Partitioning has historically been a headache on default Linux installations. It would help if we could perform Logical Volume Manager (LVM) installations out of the box.

Scope and Use Cases

  • A user adds a hard disk to her computer, and wants to make use of the extra space without having to juggle mount points.
  • Having created separate / and /home partitions, a user finds that he is running out of space in /home, and wants to reallocate more space from /.

Implementation Plan

Today, the standard implementations of logical volume management on Linux revolve around the device-mapper. The most widely used front-ends are LVM2 and EVMS. The back-end storage is compatible between the two, so we are free to make use of the simplest command-line interface available, which currently seems to be LVM2.

There are a number of factors to take into consideration when deploying LVM2 on new systems by default:

  • GRUB does not support /boot on LVM

  • We need to verify that our initrd-tools package supports installing with / on LVM

  • Resizing tools for LVM2 still need investigation (no e2fsadm)

We will investigate these, and apply fixes as required. It will probably be safest to create a separate /boot partition outside LVM; 128MB has been suggested as a sensible default size.

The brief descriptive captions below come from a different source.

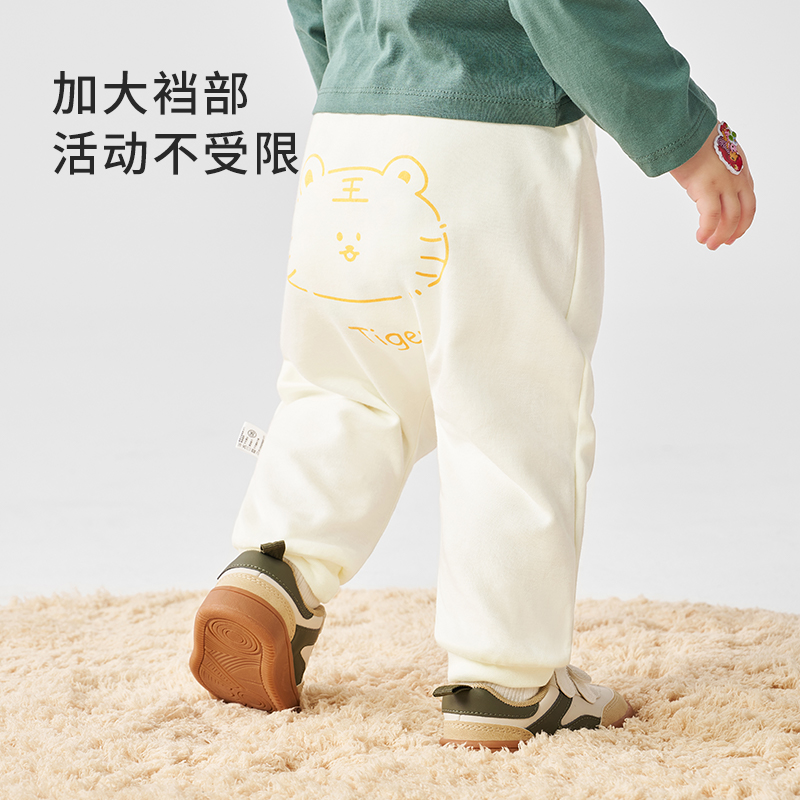 婴儿大屁屁裤子宝宝男女春秋季纯棉卡通长裤宽松裤哈伦裤高腰裤pp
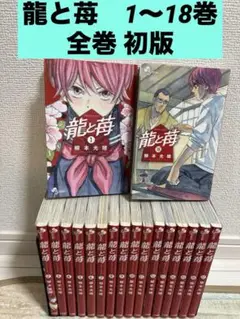 小学館 - 【全巻初版】龍と苺★1-20巻セット★柳本光晴龍と苺★全巻初版セットです 2025年最新】龍と苺 初版の人気アイテム - メルカリ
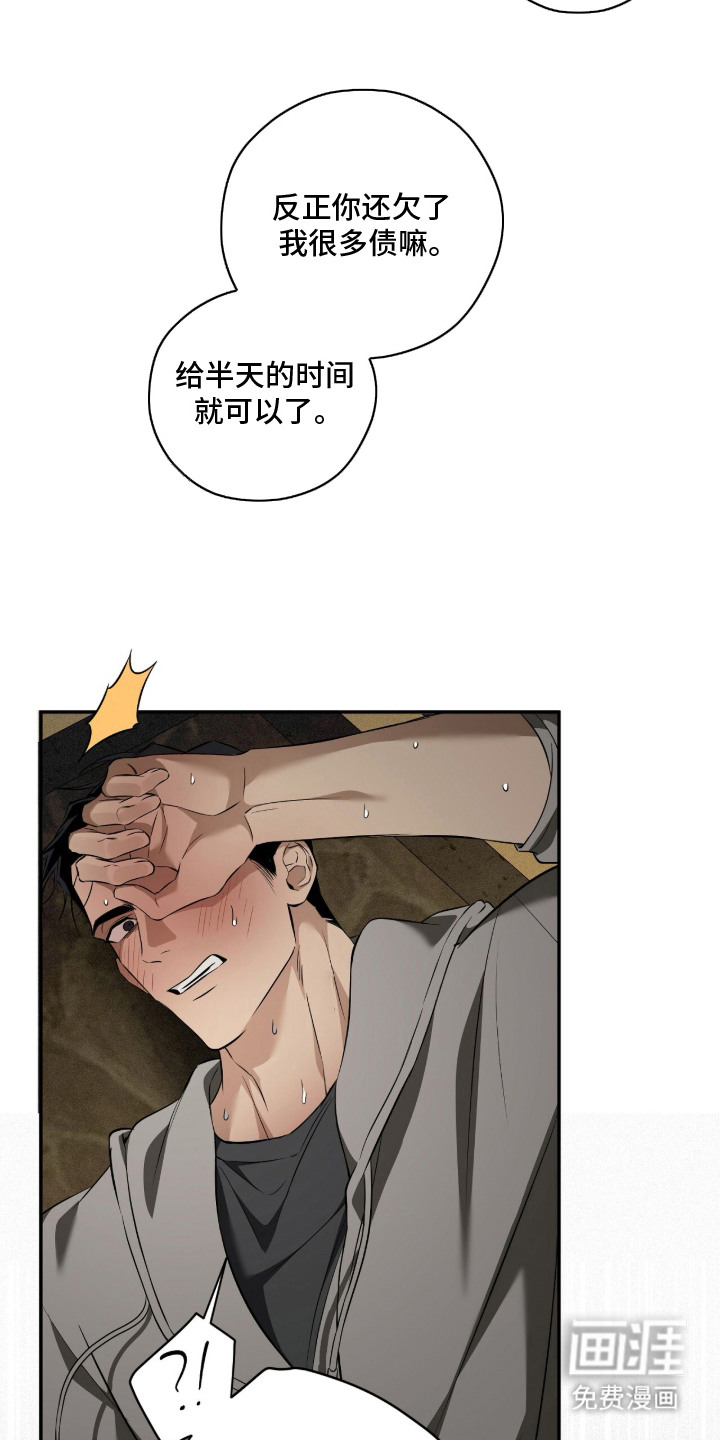 第11话10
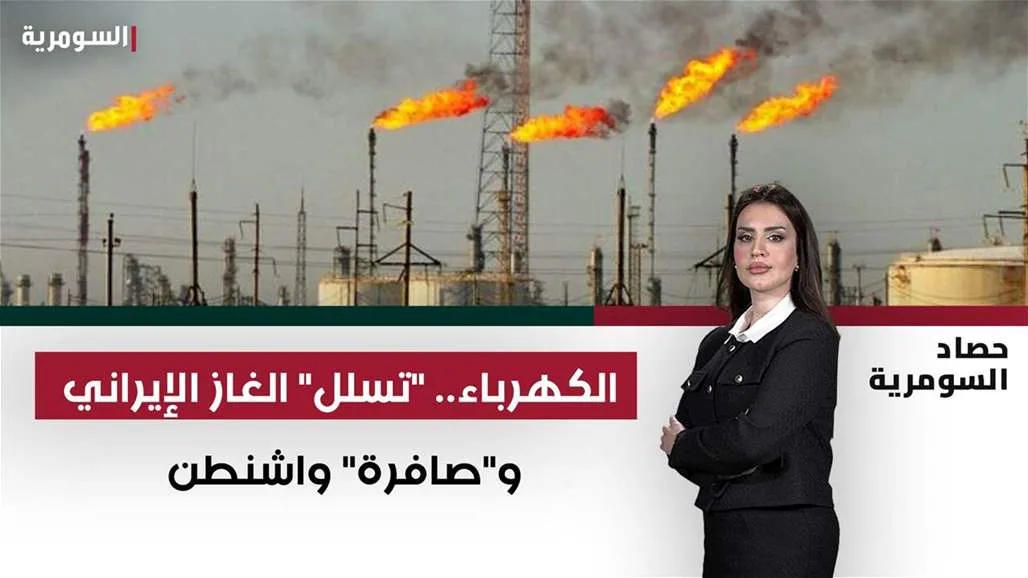 لعبة الطاقة: دخول الغاز الإيراني وإشارة من واشنطن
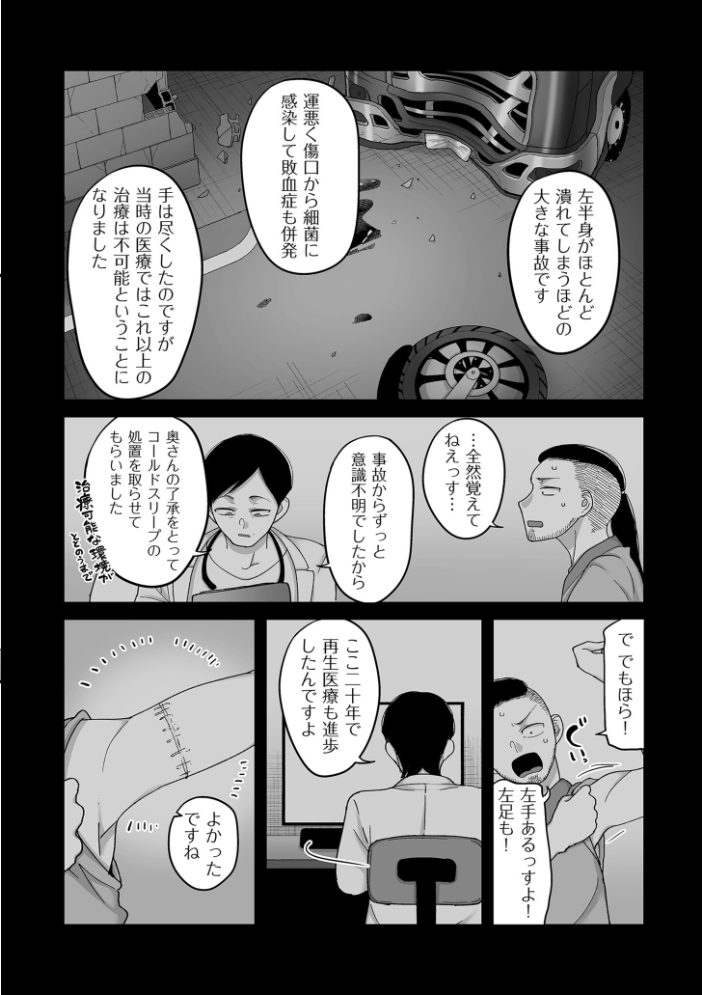 二十年(不)一致【電子特装版】 山本善々 サンプル画像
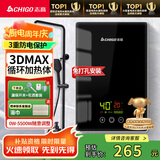 志高（CHIGO）即热式电热水器超薄小厨宝5500W变频恒温智能省电出租房家用洗澡免储水电热水龙头黑色 KBR-F60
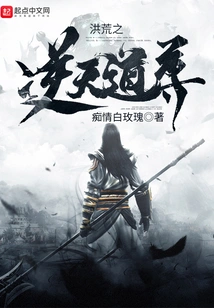 The Taoist Lord of the Great Desolate World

There is already an installer component (partman-auto-lvm) that can automatically create partitions on LVM. This will need testing and bug-fixing (it has not been widely used anywhere yet) and will need work to allow creating a mix of LVM and non-LVM partitions. This should happen early in the Breezy development cycle. We will make LVM partitioning options available (not as the default) early in development, and will then consider whether it can be a safe default. If we encounter problems that primarily affect desktop users, we have the option of considering LVM partitioning as the default only for server installations.

On powerpc, parted does not yet support LVM, although work is in progress on this; thus, for the time being, we may need to make this change only for i386 and amd64. Like GRUB, yaboot does not support /boot on LVM.

Data Preservation and Migration

We will not attempt to migrate existing systems to LVM; this is a very hard problem, and would probably be unwise.

Packages Affected

User Interface Requirements

Standard command line user interfaces for modifying and resizing logical volumes exist. Of the available graphical user interfaces, the leader appears to be evmsgui, but it is extremely complex and cryptic. We should investigate other options, and if no adequate solutions are available we should consider developing our own.

Red Hat has system-config-lvm, but its UI needs work and it is lacking in functionality.